* _Assignment_
Without any of the pictures, transcribe all the lines below exactly.

Information supplied Block Start

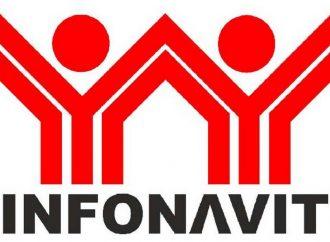Presidencia pedirá al Infonavit no desalojar a nadie de viviendas y aplicar reestructuras a créditos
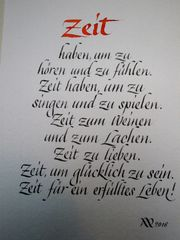 Kalligraphie Kurse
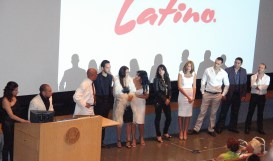 The Cast and Crew of Tropico de Sangre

Information supplied Block End

* _Solution for this exercise_
Presidencia pedirá al Infonavit no desalojar a nadie de viviendas y aplicar reestructuras a créditos
 Kalligraphie Kurse
 The Cast and Crew of Tropico de Sangre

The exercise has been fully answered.